En el cine de Sergio Cabrera, la violencia puede ser ocasionada por la pobreza en los centros poblados de la urbe, por el hacinamiento en un centro de detención judicial, por los celos en un iluso terrateniente, por una medida arbitraria de desalojo, por las emociones generadas por los sueños, por los embates de la inseguridad, por los clamores de la justicia, por los intereses comerciales de la droga, por el negocio del asesinato por encargo, por las enfermedades mentales. Por distintas razones y asuntos.

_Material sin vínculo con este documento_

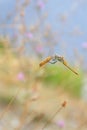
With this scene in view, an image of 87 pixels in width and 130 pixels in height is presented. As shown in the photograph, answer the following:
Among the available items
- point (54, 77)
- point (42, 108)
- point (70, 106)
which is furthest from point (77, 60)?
point (54, 77)

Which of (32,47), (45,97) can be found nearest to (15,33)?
(32,47)

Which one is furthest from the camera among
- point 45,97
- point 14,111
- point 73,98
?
point 73,98

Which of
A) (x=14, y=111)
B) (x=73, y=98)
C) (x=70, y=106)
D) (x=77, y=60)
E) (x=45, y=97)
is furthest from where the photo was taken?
(x=73, y=98)

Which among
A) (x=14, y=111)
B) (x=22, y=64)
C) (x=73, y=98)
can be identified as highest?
(x=22, y=64)

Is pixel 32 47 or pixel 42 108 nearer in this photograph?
pixel 32 47

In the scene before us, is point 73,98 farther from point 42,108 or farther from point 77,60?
point 77,60

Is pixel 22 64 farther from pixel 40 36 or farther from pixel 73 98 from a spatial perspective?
pixel 73 98

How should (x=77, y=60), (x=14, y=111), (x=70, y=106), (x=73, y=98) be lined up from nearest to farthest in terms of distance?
(x=77, y=60), (x=14, y=111), (x=70, y=106), (x=73, y=98)

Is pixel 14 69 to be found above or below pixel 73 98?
above

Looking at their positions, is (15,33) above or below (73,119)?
above
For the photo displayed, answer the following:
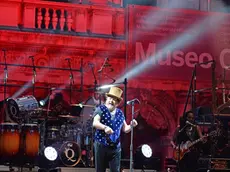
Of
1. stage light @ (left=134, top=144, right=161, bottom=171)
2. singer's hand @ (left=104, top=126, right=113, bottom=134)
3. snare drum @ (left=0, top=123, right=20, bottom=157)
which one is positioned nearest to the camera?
singer's hand @ (left=104, top=126, right=113, bottom=134)

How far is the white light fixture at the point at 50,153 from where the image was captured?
1116cm

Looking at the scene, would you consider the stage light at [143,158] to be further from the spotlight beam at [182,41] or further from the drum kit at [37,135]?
the spotlight beam at [182,41]

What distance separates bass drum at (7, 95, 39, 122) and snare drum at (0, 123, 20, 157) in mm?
264

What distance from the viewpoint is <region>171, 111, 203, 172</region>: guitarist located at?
11.1 meters

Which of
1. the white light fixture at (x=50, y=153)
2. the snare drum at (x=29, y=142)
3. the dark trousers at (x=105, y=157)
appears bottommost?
the white light fixture at (x=50, y=153)

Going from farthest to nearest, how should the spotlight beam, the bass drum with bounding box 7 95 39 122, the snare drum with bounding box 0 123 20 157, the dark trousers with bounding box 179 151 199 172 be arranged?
the spotlight beam, the bass drum with bounding box 7 95 39 122, the snare drum with bounding box 0 123 20 157, the dark trousers with bounding box 179 151 199 172

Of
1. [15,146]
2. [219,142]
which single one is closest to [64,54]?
[15,146]

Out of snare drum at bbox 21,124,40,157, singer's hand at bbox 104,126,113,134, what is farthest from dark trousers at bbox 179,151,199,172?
singer's hand at bbox 104,126,113,134

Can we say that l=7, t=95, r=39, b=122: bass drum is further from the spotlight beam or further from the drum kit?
the spotlight beam

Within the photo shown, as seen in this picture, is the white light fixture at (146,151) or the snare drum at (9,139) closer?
the snare drum at (9,139)

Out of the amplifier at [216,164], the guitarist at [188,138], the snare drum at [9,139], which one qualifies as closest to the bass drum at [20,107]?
the snare drum at [9,139]

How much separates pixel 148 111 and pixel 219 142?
16.7 ft

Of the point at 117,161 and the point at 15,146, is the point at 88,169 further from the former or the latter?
the point at 117,161

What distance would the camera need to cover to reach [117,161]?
25.5 ft
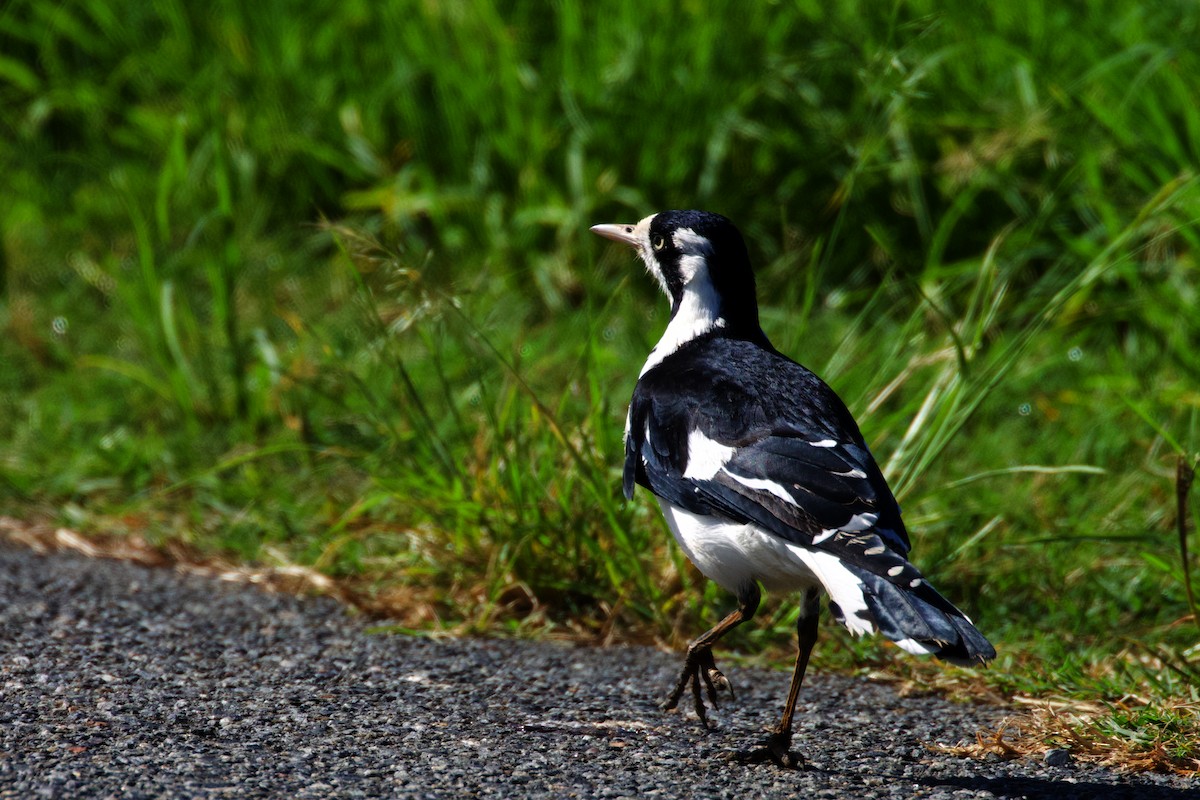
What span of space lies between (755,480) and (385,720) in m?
0.89

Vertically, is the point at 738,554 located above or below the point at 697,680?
above

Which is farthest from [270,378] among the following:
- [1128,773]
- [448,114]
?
[1128,773]

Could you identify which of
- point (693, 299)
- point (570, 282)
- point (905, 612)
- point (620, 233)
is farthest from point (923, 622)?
point (570, 282)

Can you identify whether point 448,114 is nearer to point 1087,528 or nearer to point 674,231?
point 674,231

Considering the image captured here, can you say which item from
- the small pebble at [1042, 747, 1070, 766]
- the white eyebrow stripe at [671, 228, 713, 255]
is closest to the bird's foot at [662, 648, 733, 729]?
the small pebble at [1042, 747, 1070, 766]

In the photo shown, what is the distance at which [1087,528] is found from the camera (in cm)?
421

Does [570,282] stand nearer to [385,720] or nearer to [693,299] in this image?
[693,299]

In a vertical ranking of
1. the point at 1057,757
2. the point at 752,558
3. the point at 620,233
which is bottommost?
the point at 1057,757

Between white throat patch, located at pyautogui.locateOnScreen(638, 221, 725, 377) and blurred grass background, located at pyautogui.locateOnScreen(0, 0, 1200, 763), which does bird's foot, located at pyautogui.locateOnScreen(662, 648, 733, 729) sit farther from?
white throat patch, located at pyautogui.locateOnScreen(638, 221, 725, 377)

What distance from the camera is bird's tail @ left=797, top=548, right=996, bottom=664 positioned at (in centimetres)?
249

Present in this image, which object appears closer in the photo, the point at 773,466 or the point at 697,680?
Answer: the point at 773,466

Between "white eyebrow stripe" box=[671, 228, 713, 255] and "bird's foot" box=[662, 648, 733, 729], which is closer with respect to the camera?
"bird's foot" box=[662, 648, 733, 729]

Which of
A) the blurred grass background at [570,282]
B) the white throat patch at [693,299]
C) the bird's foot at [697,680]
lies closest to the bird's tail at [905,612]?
the bird's foot at [697,680]

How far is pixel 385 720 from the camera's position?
2.94 metres
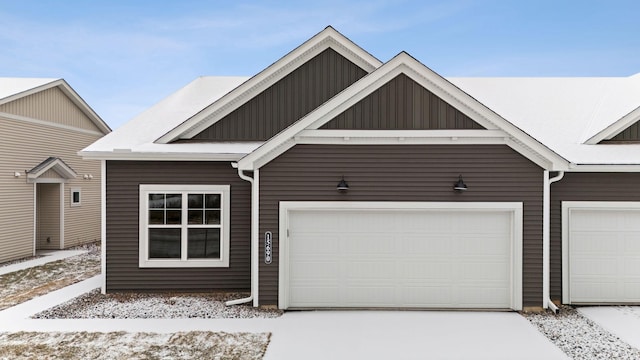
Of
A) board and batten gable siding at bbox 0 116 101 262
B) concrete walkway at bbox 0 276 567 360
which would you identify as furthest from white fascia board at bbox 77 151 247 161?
board and batten gable siding at bbox 0 116 101 262

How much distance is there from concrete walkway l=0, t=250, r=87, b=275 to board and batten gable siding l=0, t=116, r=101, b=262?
2.12ft

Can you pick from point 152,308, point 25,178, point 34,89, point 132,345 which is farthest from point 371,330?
point 34,89

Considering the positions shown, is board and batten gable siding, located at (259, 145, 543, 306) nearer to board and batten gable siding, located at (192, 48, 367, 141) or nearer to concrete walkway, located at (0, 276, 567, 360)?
concrete walkway, located at (0, 276, 567, 360)

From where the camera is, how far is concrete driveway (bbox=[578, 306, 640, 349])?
694cm

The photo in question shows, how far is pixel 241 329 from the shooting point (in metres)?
7.10

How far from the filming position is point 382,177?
8.16 m

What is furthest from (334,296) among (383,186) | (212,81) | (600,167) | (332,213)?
(212,81)

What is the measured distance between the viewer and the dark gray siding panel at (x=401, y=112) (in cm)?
803

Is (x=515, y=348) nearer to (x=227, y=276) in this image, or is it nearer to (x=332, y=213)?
(x=332, y=213)

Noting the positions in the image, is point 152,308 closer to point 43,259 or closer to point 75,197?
point 43,259

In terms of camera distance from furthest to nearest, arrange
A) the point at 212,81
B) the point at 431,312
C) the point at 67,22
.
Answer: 1. the point at 67,22
2. the point at 212,81
3. the point at 431,312

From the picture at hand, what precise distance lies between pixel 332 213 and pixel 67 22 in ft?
80.9

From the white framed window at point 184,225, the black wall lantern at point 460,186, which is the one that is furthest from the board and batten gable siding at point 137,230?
the black wall lantern at point 460,186

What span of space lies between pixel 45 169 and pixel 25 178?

En La estrategia de Caracol, hablamos del nuevo cine porque entendemos que gracias a este tipo de películas, el trabajo de algunos directores nacidos en el continente, volvió a ser valorado en los festivales internacionales a partir de las facultades de una cinematografía que impone un estilo de la creación audiovisual que se acerca a lo que Pier Paolo Pasolini llamo el cine poesía. Como se sabe este es un cine basado principalmente en la crítica personal a los principios de la tradición estética heredada y en la denuncia social paródica.
Este estilo puede ser irresoluto, en la medida en que simple y llanamente defiende una estética cinematográfica cuya principal característica es la negación diferencial del todos los principios de la creación heredados del pasado. Esta manera de hacer cine, en directores como Sergio Cabrera se traduce en la apropiación de la parodia como estrategia de la representación ficcional. En una Película como La Estrategia de Caracol, se evidencia una deliberada intencionalidad de explorar las posibilidades de la representación fallida, que es a fin de cuentas la táctica de la parodia.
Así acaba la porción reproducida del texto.